TEMPO Interaktif, Semarang - Kalangan Dewan Perwakilan Rakyat Daerah Jawa Tengah meminta Bank Mandiri dan tim pembebasan tanah proyek tol Semarang-Solo tidak cuci tangan dalam kasus hilangnya uang milik 99 warga Jatirunggo senilai Rp 13,5 miliar.
"Mereka harus tetap bertanggung jawab," ujar Alfasadun, Sekretaris Fraksi Partai Persatuan Pembangunan DPRD Jawa Tengah, Ahad (8/8).
Alfasadun memperkirakan warga Jatirunggo tidak akan dirugikan jika proses pencairan dana tersebut tidak hanya mengandalkan data administrasi, tapi juga disertai kehati-hatian dengan melakukan konfirmasi secara sampling atau keseluruhan kepada para nasabah.
Menurutnya, konfirmasi merupakan prosedur standar yang biasa dilakukan oleh bank bila menyangkut dana besar apalagi berkaitan dengan orang banyak. "Sangat tidak wajar, bank melakukan transfer dana dalam jumlah yang cukup besar tanpa melakukan konfirmasi kepada pemiliknya, serta tidak melakukan cek dan ricek.

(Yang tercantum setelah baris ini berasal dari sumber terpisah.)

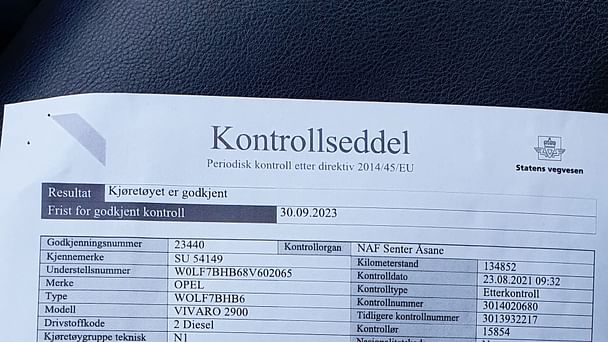 Opel Vivaro 2.0 CDTI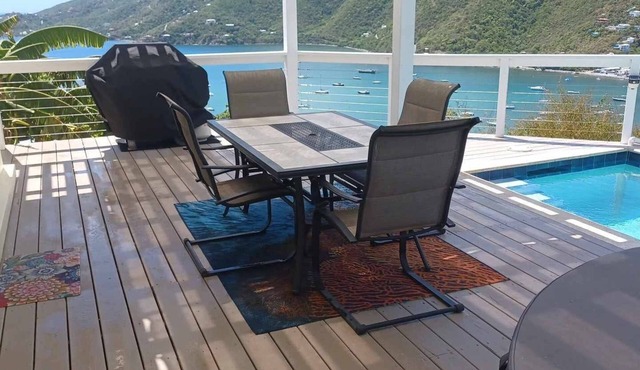 Bambooshay is a 2BR, 2BA private villa with AC, pool, hot tub & auto generator!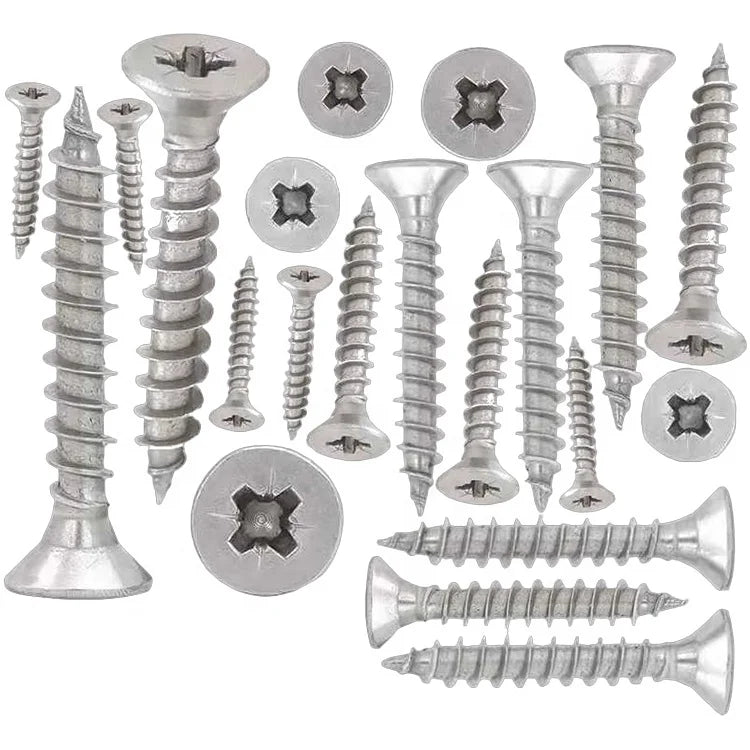 High-quality ST3 DIN7505A Cross-recessed Countersunk Pozidriv Self-drilling Screws for Particleboard Construction Applications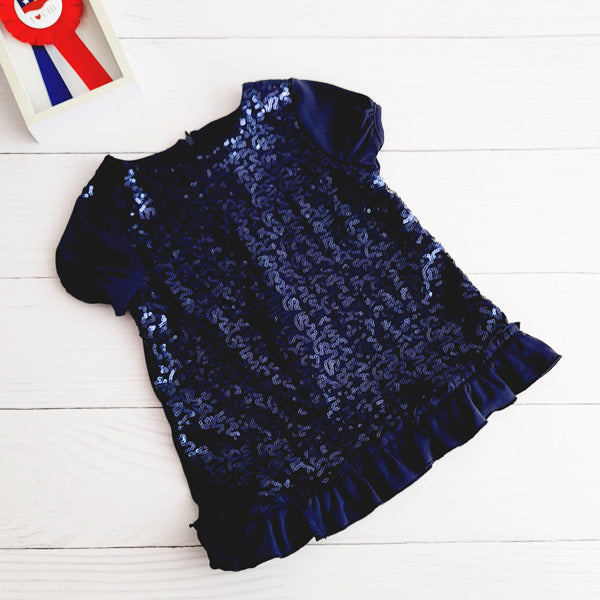 Vestido Poliéster Azul Marca Otra 3-6 M Estado Casi tiki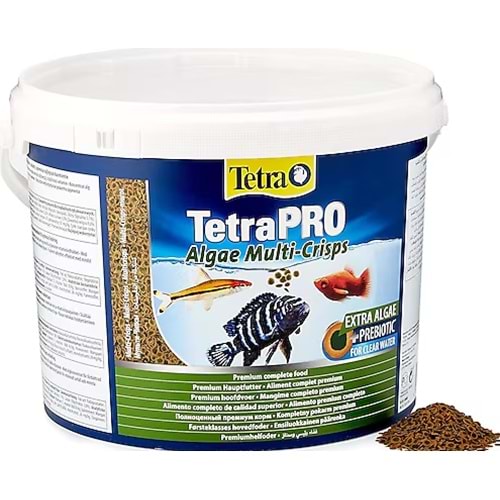 Tetra Pro Algae Multi-Crisps 10 lt/1.9 kg Cips Balık Yemi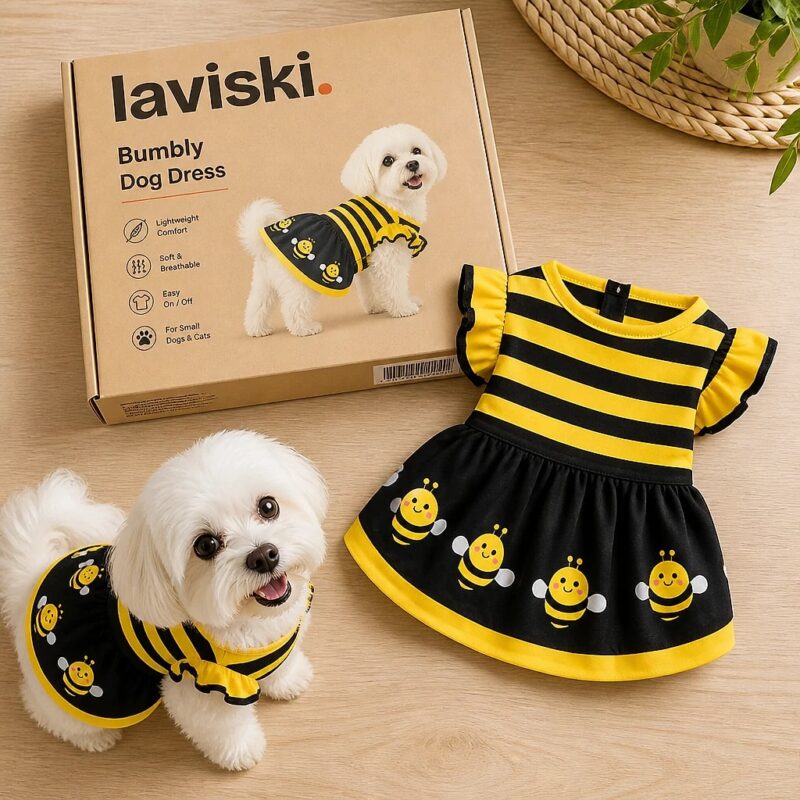 Bumbly Bee Dog Dress, what's included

Alfasadun mencontohkan mestinya Bank Mandiri bertanya: apakah mungkin semua nasabah mencairkan dananya dalam waktu bersamaan? Apakah pihak bank sudah berpikir, buku tabungan yang baru terisi dan belum sempat dicetak saldonya, beberapa saat kemudian dipindahbukukan oleh dua orang atas nama surat kuasa, sebagai suatu transaksi wajar?
"Bila terjadi demikian, untuk apa pihak Bank memberi buku tabungan, bukankah lebih baik mereka dibayar tunai dengan disaksikan oleh para pejabat yang berwenang, daripada ada buku tabungan yang hanya sekedar tempat berlalu saja?" kata Alfasadun.
Alfasadun menilai prosedur pemindahbukuan yang dilakukan oleh Bank Mandiri khusus 99 nasabah warga Jatirunggo belum 100 persen kuat secara hukum. "Kalau hanya dengan surat kuasa maka itu baru setengah benar. Sebab prosedur yang setengah lagi adalah konfirmasi kepada pemilik dana tidak dilakukan," kata politisi PPP ini. Fraksi PPP meminta kepada aparat berwenang untuk memeriksa pejabat bank yang berwenang.
Anggota Komisi A DPRD Jawa Tengah Wahyudin Noor Ali menyatakan para calo tanah juga harus dimintai keterangan dalam persoalan ini. Alasannya, seorang calo berani membeli lahan karena tahu akan digunakan sebagai lahan pengganti. Itu artinya calo itu tahu tentang tata kota dan perencanaannya. "Ini juga harus diusut, dari mana dia mendapat data tersebut,” ujar Wahyudin.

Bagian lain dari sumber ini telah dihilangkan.